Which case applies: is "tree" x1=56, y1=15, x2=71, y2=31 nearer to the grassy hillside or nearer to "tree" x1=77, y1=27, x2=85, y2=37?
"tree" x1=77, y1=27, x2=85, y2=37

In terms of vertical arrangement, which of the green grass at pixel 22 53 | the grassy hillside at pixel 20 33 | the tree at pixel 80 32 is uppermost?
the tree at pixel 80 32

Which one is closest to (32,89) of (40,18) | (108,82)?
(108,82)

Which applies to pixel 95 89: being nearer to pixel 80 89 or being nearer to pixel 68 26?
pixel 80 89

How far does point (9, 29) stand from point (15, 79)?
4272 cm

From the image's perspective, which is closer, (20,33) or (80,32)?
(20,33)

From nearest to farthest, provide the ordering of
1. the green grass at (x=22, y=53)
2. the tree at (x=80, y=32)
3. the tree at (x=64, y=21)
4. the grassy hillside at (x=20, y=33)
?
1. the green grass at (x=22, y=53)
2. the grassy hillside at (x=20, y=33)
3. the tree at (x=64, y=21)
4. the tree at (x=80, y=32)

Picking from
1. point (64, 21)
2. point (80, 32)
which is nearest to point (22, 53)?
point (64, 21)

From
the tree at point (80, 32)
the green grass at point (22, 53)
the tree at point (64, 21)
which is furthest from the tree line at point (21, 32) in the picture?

_ _ _ _

WORK REQUIRED -> Reproduce the listing above in full, keeping every line unchanged.

ANSWER TO THE EXERCISE ->
Which case applies: is "tree" x1=56, y1=15, x2=71, y2=31 nearer to the grassy hillside or nearer to "tree" x1=77, y1=27, x2=85, y2=37?
"tree" x1=77, y1=27, x2=85, y2=37

In terms of vertical arrangement, which of the green grass at pixel 22 53 | the grassy hillside at pixel 20 33 | the tree at pixel 80 32 is uppermost?
the tree at pixel 80 32

Which one is closest to (32,89) of (40,18) | (108,82)?
(108,82)

Which applies to pixel 95 89: being nearer to pixel 80 89 or being nearer to pixel 68 26?
pixel 80 89

How far does point (9, 29) stand from point (15, 79)?
4272 cm

From the image's perspective, which is closer, (20,33) or (80,32)?
(20,33)

From nearest to farthest, provide the ordering of
1. the green grass at (x=22, y=53)
2. the tree at (x=80, y=32)
3. the tree at (x=64, y=21)
4. the grassy hillside at (x=20, y=33)
?
1. the green grass at (x=22, y=53)
2. the grassy hillside at (x=20, y=33)
3. the tree at (x=64, y=21)
4. the tree at (x=80, y=32)

Picking from
1. point (64, 21)
2. point (80, 32)
which is nearest to point (22, 53)?
point (64, 21)

From
the tree at point (80, 32)
the green grass at point (22, 53)
the tree at point (64, 21)
which is furthest from the tree line at point (21, 32) in the picture?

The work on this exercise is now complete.